First and foremost, I would like to convey my sincerest and deepest thanks to

my supervisors, Prof. Gerard Ledwich and Prof. Arindam Ghosh, for their

incomparable guidance and endless encouragement throughout my doctoral research.

It has been a great privilege for me to work under this supervision.

I wish to express my thanks to the Faculty of Built Environment and

Engineering, Queensland University of Technology (QUT) for providing me with

financial support during my research candidature.

I would also like to thank staff in the research portfolio office in QUT for their

generous support and assistance throughout the candidature, and the staff in the

School of Engineering Systems for providing such a helpful environment.
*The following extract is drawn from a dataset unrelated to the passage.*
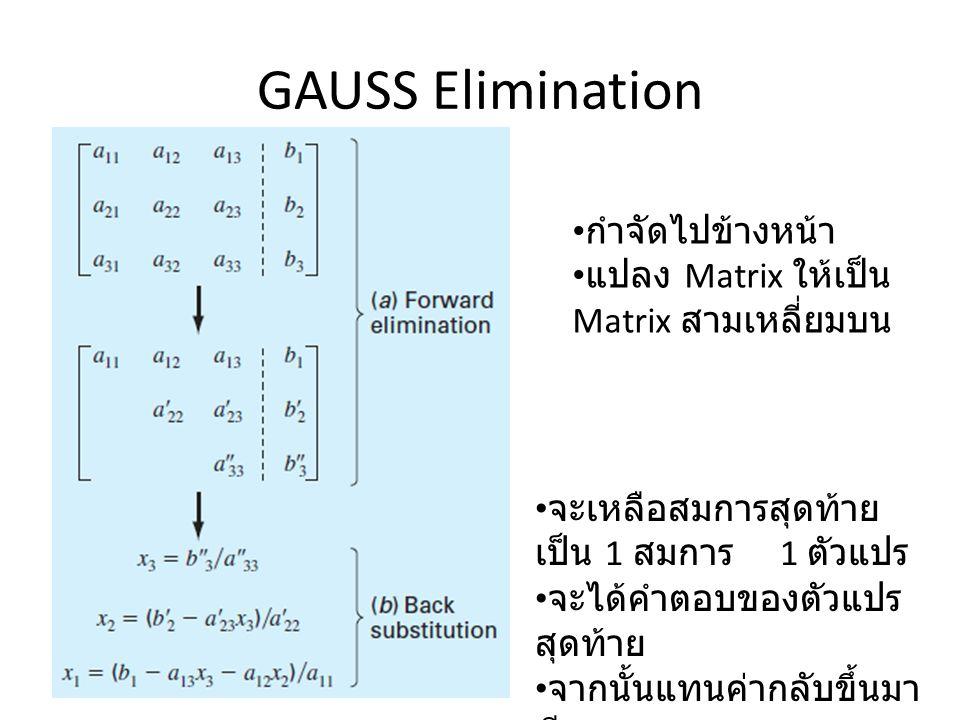 GAUSS Elimination กำจัดไปข้างหน้า แปลง Matrix ให้เป็น Matrix สามเหลี่ยมบน จะเหลือสมการสุดท้าย เป็น 1 สมการ 1 ตัวแปร จะได้คำตอบของตัวแปร สุดท้าย จากนั้นแทนค่ากลับขึ้นมา ทีละสมการ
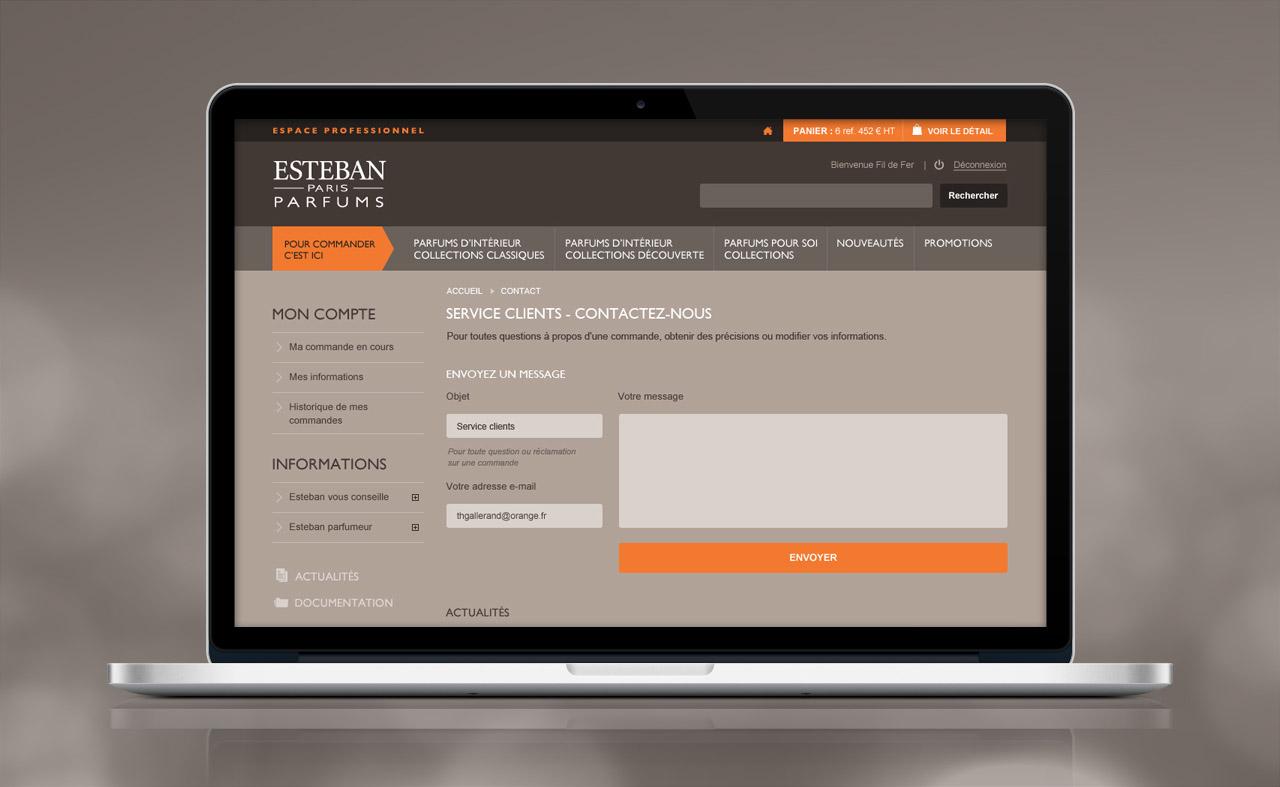 esteban-professionnel-site-internet-contact-creation-communication-caconcept-alexis-cretin-graphiste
Further, I

am thankful to staff in the Power Engineering Group for their valuable advice.

I would like to extend my appreciation to all the technical staff who supported

me during the laboratory experiments. Without this support, experimental work

would not have been successful.

I would further like to thank to all of my friends for sharing valuables ideas, for

supporting me during the experimental work, and for making the research period an

enjoyable one. Also, I am grateful to my parents for encouraging me to pursue higher

studies, and I thank them and my relatives for their constant support.

Last but not least, I would like to express my heartiest appreciation to my

beloved wife for her encouragement and support during the period of research in

Australia. Also, I cannot forget my son who brings joy and happiness to our small

nest.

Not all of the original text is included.